Rewrite the material below as a JSON list of strings, with one string for each line. Leave out blank lines and the pictures.

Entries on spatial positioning
_ _ _ _ _

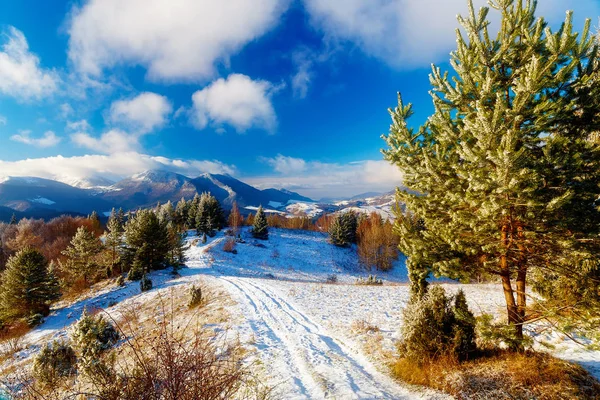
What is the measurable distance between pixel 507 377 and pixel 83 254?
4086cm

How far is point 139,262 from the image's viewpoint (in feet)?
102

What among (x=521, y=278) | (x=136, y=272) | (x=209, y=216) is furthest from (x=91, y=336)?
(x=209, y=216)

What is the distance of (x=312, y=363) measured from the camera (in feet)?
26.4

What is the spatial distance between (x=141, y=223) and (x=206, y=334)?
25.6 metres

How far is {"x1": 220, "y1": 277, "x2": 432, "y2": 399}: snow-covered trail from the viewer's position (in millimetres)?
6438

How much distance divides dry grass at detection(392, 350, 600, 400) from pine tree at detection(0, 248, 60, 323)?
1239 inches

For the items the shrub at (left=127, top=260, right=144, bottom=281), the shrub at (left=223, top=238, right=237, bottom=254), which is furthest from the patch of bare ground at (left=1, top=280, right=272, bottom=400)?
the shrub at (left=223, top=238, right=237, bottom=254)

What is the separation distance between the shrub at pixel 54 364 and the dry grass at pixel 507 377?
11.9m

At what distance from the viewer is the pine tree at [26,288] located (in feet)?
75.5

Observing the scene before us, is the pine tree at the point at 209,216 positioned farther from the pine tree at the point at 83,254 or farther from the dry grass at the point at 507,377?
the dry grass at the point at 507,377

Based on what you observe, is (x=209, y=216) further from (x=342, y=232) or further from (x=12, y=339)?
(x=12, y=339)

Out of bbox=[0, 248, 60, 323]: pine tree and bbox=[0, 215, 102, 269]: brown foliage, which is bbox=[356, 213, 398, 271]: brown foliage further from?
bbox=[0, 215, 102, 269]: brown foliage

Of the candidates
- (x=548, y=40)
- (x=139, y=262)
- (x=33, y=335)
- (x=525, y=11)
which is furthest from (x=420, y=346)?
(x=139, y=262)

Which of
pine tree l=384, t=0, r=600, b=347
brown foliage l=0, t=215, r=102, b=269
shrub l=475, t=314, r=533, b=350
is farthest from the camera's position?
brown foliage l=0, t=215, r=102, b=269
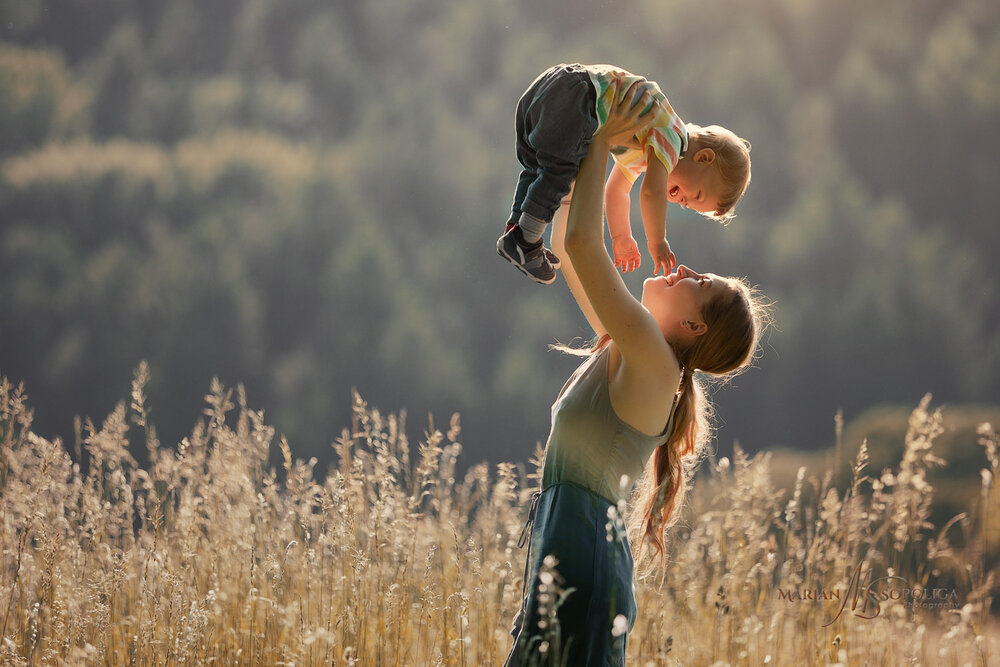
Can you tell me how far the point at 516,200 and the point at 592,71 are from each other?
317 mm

_ _ _ _ _

_EXPECTED ANSWER_
[
  "What is the measurable distance between pixel 507 377 and pixel 83 254?",
  "4086cm",
  "How far is point 139,262 from the image's viewpoint (in feet)?",
  "102",
  "What among (x=521, y=278) | (x=136, y=272) | (x=209, y=216) is furthest from (x=91, y=336)?",
  "(x=209, y=216)",
  "What is the distance of (x=312, y=363) measured from the camera (in feet)?",
  "26.4",
  "What is the spatial distance between (x=141, y=223) and (x=206, y=334)?",
  "25.6 metres",
  "How far is {\"x1\": 220, \"y1\": 277, \"x2\": 432, \"y2\": 399}: snow-covered trail from the viewer's position (in millimetres)?",
  "6438",
  "How much distance divides dry grass at detection(392, 350, 600, 400) from pine tree at detection(0, 248, 60, 323)?",
  "1239 inches",
  "For the items the shrub at (left=127, top=260, right=144, bottom=281), the shrub at (left=223, top=238, right=237, bottom=254), which is furthest from the patch of bare ground at (left=1, top=280, right=272, bottom=400)?",
  "the shrub at (left=223, top=238, right=237, bottom=254)",
  "What is the separation distance between the shrub at pixel 54 364 and the dry grass at pixel 507 377?",
  "11.9m",
  "At what distance from the viewer is the pine tree at [26,288] located (in feet)?",
  "75.5",
  "Observing the scene before us, is the pine tree at the point at 209,216 positioned farther from the pine tree at the point at 83,254 or farther from the dry grass at the point at 507,377?",
  "the dry grass at the point at 507,377",
  "Based on what you observe, is (x=209, y=216) further from (x=342, y=232) or further from (x=12, y=339)?",
  "(x=12, y=339)",
  "Out of bbox=[0, 248, 60, 323]: pine tree and bbox=[0, 215, 102, 269]: brown foliage, which is bbox=[356, 213, 398, 271]: brown foliage further from?",
  "bbox=[0, 215, 102, 269]: brown foliage",
  "Of the candidates",
  "- (x=548, y=40)",
  "- (x=139, y=262)",
  "- (x=33, y=335)",
  "- (x=525, y=11)",
  "which is furthest from (x=420, y=346)?",
  "(x=139, y=262)",
  "Which of",
  "pine tree l=384, t=0, r=600, b=347",
  "brown foliage l=0, t=215, r=102, b=269",
  "shrub l=475, t=314, r=533, b=350",
  "is farthest from the camera's position?",
  "brown foliage l=0, t=215, r=102, b=269",
  "Can you tell me how far the point at 516,200 and the point at 592,71 are from each other?",
  "317 mm"
]